When you examine the Rules of Evidence that statement is probably incorrect snce we're talking about a seller who fails to disclose that he has ghosts in the house, but has told his neighbors(s) about their existence.

Quote:
quote=azriverfan....The point of this is people need to take due diligence to research these matters ahead of time because in essence it is buyer beware.
It is absolutely not buyer beware. That went out long ago. That's why we have laws of disclosure.

It is correct that the Buyer is charged with doing their due diligence, and there is a 13 page Buyers Advisory to provide guidance in performing the due diligence. However, there are things that the buyer cannot, and is not held responsible to inspect for, (such as the presence of ghosts) and there is no requirement for them to inspect for poltergeist.

Additionally the Seller is required by law to disclose all known material facts about the property to the buyer, and is provided a Seller Property Disclosure Form for that purpose. The Seller cannot defend himself by saying that the buyer didn't ask about ghosts. The buyer is not obligated to look inside walls, or to look into the mind of the seller to determine what lies therein.

Quote:
quote=azriverfan....No one likes to hear that but depending on the courts to rescue you if you get into a bind is not practical. Unless you have a significant amount of objective evidence showing the seller knowingly withheld information about a ghost in a home, you are going to waste a lot of time and money trying to pursue this in the courts.
A buyer resorts to the courts when other avenues to the solution of a dispute fail. That's what courts are for. If a Seller were to rely on that information and decided s/he can elect to not disclose the presence of ghosts (that he has informed neighbor(s) about), because he's under the impression that the buyer won't dare sue him because of the cost, then he would be terribly misguided.

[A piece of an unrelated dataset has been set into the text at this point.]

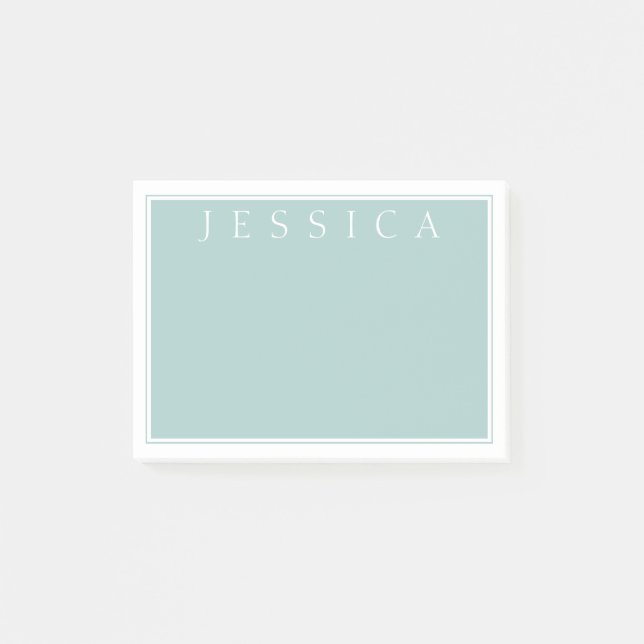 Post-it® Gris Bleu Ardoise Clair | Votre Nom (Devant)
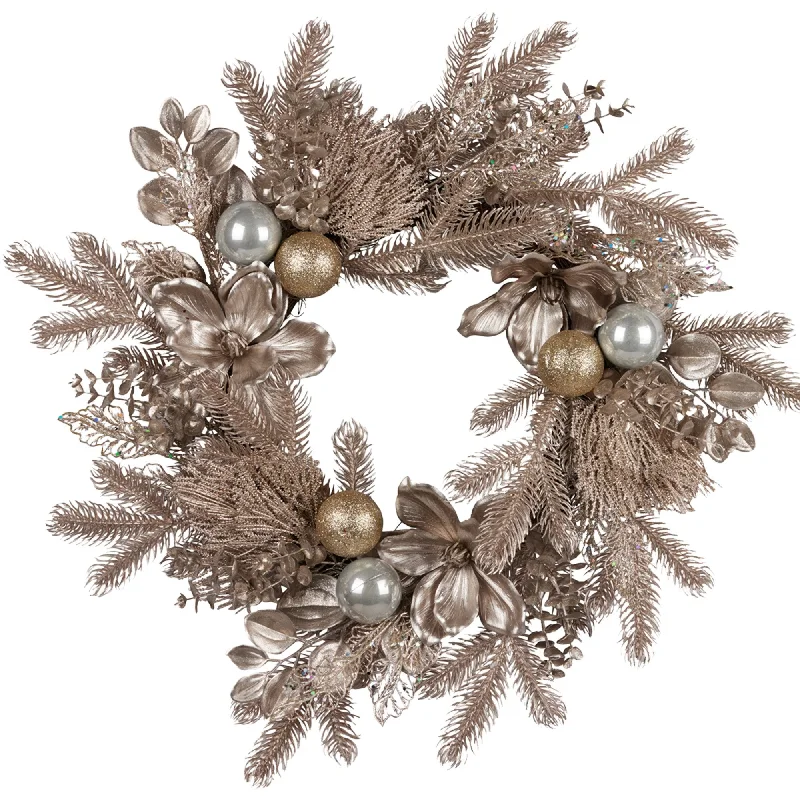 Champagne Glitter Christmas Wreath - 61cm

The advice to all Sellers should be exactly what is on the top of the SPDS page. "WHEN IN DOUBT - DISCLOSE". If your Realtor knows about it, then s/he is required to disclose it.

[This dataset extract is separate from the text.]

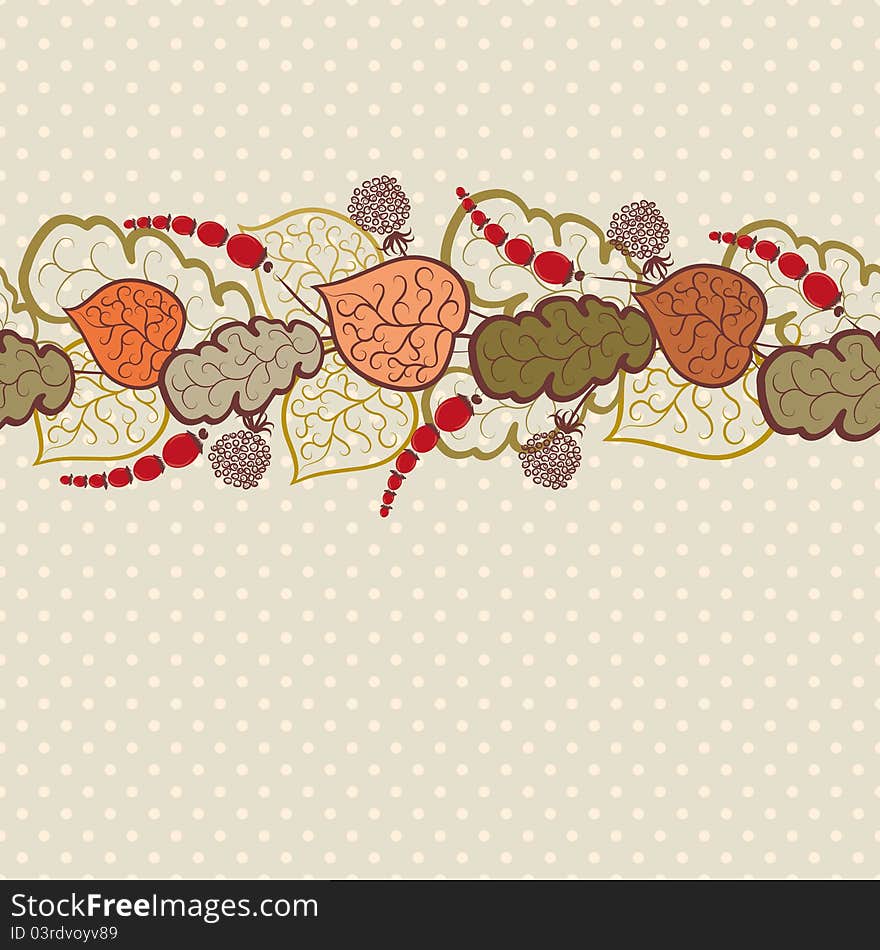 Autumn background with leaves and berries. Seamless pattern. Autumn background with leaves and berries. Seamless pattern.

Here is the procedure for dispute resolution as stated in the AAR Purchase Contract:
  1. In accordance with the Alternate Dispute Resolution: Mediation, with both parties sharing the cost.
  2. Binding Arbitration (One or both parties may opt out and proceed to court, if within 30 days after Mediation)
  3. Exclusion to the ADR: Small claims court up to $2,500
  4. The prevailing party in any dispute shall be awarded their reasonable attorney fees and costs (which also include arbitration costs).
 
Old 01-24-2012, 01:26 PM
 
3,391 posts, read 7,161,310 times
Reputation: 3832
Is all of this passion really warranted for the topic of haunted houses in Phoenix? I mean, it's January, not Halloween. I think you're both beating a dead ghost here. Just my unofficial opinion.
 
Old 01-24-2012, 01:42 PM
 
Location: Gilbert - Val Vista Lakes
6,069 posts, read 14,778,604 times
Reputation: 3876
Quote:
Originally Posted by Kimballette View Post
Is all of this passion really warranted for the topic of haunted houses in Phoenix? I mean, it's January, not Halloween. I think you're both beating a dead ghost here. Just my unofficial opinion.
Good point. We'll have to revisit this thread next Halloween

The reason I brought up the subject is that I recently learned that so many people are under incorrect impressions on that particular ghostly subject . The major lesson here is really about the Duty to Disclose, and the possible repercussions for failing to disclose any material fact that can affect a buyers decision.

I think Azriverfans argument is valid because everyone should think twice about taking on legal action.

We seem to just disagree on what can be considered evidence; and this would hold true for any type of failure to disclose.

Zippymans argument is also valid even though he sees disclosure from a different vantage point.